*Task statement*. Convert the items from the very start up to and including the line with "burnt cargo pile [581, 486, 998, 671]" into a two-column CSV with columns item_text and answer. Give one row per item, with each value in a single quoted field and line breaks replaced by spaces.

*Supplied information*.

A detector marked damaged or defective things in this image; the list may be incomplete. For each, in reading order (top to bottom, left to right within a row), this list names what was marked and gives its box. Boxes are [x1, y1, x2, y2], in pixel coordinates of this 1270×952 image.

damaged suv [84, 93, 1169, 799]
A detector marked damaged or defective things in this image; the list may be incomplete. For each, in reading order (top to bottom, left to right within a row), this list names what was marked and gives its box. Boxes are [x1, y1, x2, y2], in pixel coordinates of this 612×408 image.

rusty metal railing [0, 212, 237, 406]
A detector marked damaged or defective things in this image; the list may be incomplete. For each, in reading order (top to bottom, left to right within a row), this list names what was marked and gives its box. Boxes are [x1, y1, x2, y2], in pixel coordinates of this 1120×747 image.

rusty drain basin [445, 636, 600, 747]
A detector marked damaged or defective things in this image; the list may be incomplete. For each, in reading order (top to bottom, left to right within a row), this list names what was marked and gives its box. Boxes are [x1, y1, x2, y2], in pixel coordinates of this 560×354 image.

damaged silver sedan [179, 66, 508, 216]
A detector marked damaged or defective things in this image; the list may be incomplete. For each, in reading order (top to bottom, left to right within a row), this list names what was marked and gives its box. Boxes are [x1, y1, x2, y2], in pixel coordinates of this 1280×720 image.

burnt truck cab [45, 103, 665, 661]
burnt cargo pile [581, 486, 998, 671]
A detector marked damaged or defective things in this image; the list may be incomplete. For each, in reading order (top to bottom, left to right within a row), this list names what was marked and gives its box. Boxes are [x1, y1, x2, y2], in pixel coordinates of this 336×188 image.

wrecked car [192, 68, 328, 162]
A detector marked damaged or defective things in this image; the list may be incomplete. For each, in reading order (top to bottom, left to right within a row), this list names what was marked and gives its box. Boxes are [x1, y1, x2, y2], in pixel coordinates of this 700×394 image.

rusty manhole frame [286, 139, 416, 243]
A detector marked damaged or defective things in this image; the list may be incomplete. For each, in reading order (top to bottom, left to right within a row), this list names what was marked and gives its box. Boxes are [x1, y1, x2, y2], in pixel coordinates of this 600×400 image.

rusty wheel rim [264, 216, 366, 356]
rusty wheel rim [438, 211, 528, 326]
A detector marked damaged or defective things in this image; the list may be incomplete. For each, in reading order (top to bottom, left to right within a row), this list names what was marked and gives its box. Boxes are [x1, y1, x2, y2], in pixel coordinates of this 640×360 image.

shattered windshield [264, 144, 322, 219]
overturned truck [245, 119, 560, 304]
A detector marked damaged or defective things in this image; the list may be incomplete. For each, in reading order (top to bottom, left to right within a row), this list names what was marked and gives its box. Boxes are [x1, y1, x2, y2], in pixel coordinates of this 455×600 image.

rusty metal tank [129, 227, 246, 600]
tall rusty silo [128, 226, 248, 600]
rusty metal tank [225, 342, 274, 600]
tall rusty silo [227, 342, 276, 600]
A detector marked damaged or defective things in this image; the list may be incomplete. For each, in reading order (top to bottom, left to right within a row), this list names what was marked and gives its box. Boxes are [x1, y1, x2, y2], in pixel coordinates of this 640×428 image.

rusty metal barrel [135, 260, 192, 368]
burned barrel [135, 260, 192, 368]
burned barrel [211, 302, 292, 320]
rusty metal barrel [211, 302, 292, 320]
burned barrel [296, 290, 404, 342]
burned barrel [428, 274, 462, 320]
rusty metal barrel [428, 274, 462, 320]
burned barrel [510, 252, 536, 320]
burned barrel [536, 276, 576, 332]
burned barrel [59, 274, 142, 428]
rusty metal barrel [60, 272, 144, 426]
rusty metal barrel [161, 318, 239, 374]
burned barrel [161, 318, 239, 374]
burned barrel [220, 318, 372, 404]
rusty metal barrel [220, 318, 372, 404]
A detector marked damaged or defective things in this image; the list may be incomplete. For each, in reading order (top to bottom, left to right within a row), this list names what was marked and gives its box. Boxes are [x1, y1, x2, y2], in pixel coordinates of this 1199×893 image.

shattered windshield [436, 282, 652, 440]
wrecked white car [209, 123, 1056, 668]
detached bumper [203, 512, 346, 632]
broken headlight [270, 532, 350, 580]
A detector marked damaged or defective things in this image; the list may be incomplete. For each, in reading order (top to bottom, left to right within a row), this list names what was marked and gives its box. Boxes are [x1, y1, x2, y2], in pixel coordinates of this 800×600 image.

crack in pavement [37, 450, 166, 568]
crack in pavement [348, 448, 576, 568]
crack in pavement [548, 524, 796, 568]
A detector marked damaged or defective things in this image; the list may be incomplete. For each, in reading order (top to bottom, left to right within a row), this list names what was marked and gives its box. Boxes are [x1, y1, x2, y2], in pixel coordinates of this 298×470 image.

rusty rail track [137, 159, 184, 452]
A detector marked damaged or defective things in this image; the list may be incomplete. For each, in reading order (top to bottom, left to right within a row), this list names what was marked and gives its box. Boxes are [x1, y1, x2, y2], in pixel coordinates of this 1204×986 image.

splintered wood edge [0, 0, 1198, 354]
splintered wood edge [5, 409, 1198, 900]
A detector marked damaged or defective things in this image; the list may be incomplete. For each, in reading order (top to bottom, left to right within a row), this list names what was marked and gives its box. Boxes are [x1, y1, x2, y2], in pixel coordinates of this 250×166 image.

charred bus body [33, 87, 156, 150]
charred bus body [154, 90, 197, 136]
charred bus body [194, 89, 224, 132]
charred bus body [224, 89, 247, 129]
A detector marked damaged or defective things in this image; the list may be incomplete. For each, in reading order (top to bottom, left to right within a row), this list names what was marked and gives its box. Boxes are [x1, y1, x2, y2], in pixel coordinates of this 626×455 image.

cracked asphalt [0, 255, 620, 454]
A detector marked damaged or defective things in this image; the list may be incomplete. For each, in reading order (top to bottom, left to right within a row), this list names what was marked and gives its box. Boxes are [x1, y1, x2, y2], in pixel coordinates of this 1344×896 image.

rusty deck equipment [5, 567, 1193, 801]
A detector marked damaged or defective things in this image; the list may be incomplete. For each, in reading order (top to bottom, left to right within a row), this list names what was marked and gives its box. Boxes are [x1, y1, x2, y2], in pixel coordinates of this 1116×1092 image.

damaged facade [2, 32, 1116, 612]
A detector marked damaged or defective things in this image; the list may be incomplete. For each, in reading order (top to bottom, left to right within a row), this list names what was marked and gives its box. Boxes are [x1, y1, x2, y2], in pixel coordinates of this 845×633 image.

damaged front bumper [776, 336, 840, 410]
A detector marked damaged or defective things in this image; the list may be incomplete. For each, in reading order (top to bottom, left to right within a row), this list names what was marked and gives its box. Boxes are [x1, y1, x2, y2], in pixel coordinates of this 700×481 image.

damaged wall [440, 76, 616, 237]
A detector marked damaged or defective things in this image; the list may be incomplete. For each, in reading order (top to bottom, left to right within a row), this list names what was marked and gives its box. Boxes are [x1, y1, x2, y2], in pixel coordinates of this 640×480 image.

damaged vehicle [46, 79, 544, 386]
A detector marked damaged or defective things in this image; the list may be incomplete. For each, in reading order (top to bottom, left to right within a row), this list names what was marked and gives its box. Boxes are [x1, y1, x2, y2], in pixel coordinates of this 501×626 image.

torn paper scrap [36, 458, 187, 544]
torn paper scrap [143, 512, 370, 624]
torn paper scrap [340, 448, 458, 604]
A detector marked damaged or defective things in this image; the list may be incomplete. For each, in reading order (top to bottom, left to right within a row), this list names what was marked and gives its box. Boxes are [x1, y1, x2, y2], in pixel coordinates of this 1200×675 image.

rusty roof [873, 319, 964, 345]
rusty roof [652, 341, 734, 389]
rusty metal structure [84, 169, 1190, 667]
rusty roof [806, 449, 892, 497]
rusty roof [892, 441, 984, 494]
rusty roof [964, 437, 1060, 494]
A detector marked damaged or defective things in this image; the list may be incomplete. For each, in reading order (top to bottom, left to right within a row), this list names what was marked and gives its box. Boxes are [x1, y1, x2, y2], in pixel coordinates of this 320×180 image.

*Written solution*.
item_text,answer
"A detector marked damaged or defective things in this image; the list may be incomplete. For each, in reading order (top to bottom, left to right within a row), this list names what was marked and gives its box. Boxes are [x1, y1, x2, y2], in pixel coordinates of this 1270×952 image.","damaged suv [84, 93, 1169, 799]"
"A detector marked damaged or defective things in this image; the list may be incomplete. For each, in reading order (top to bottom, left to right within a row), this list names what was marked and gives its box. Boxes are [x1, y1, x2, y2], in pixel coordinates of this 612×408 image.","rusty metal railing [0, 212, 237, 406]"
"A detector marked damaged or defective things in this image; the list may be incomplete. For each, in reading order (top to bottom, left to right within a row), this list names what was marked and gives its box. Boxes are [x1, y1, x2, y2], in pixel coordinates of this 1120×747 image.","rusty drain basin [445, 636, 600, 747]"
"A detector marked damaged or defective things in this image; the list may be incomplete. For each, in reading order (top to bottom, left to right within a row), this list names what was marked and gives its box. Boxes are [x1, y1, x2, y2], in pixel coordinates of this 560×354 image.","damaged silver sedan [179, 66, 508, 216]"
"A detector marked damaged or defective things in this image; the list may be incomplete. For each, in reading order (top to bottom, left to right within a row), this list names what was marked and gives its box. Boxes are [x1, y1, x2, y2], in pixel coordinates of this 1280×720 image.","burnt truck cab [45, 103, 665, 661] burnt cargo pile [581, 486, 998, 671]"